▸ **Your task**
Repeat exactly the line containing "class: Mammalia" and every line after it in the entries, and nothing besides.

▸ **Records for this task**

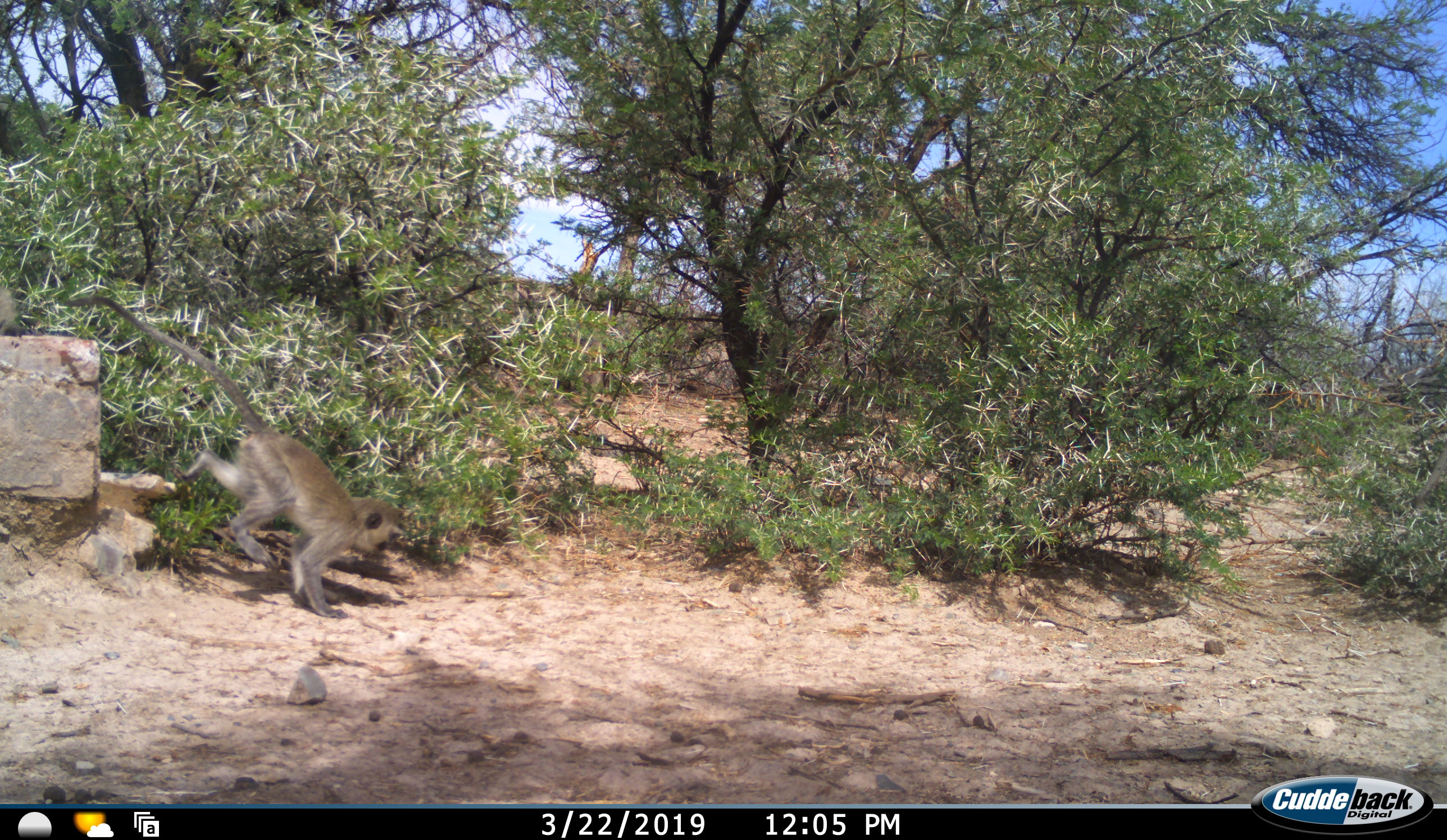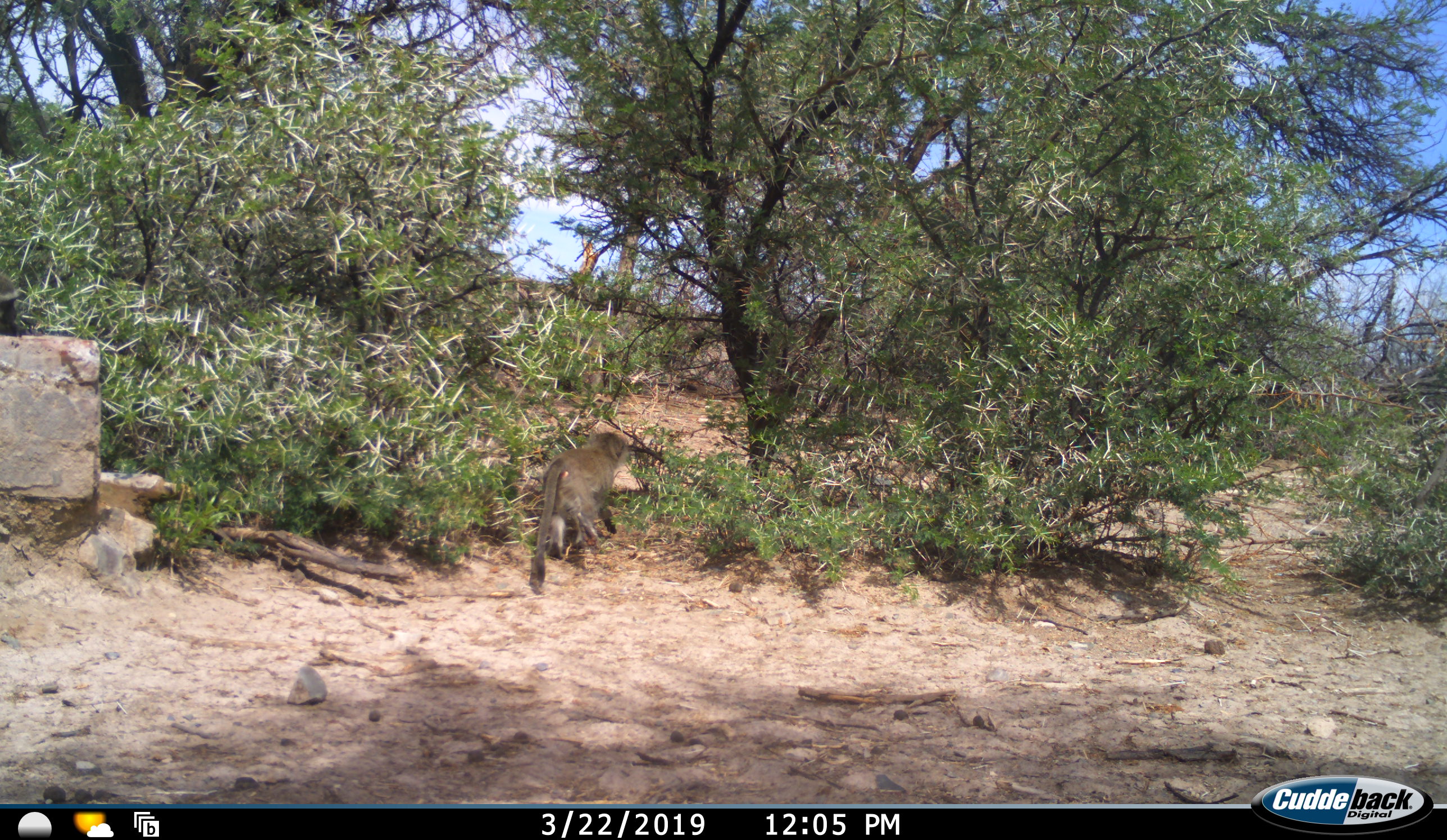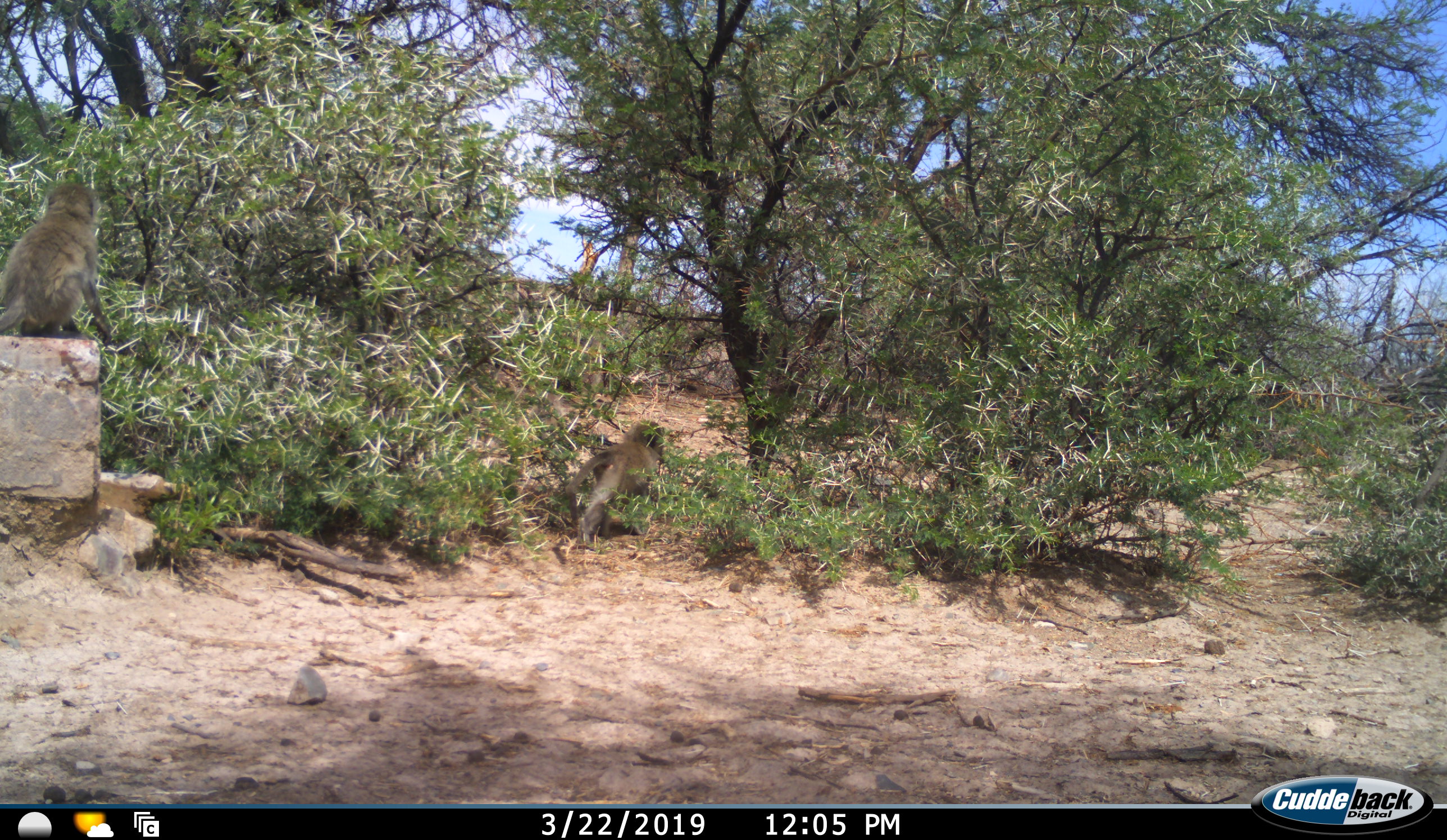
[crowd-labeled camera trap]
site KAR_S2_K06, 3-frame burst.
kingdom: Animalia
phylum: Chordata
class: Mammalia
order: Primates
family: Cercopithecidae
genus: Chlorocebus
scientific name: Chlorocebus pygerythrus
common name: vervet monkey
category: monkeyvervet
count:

▸ **Written solution**
class: Mammalia
order: Primates
family: Cercopithecidae
genus: Chlorocebus
scientific name: Chlorocebus pygerythrus
common name: vervet monkey
category: monkeyvervet
count:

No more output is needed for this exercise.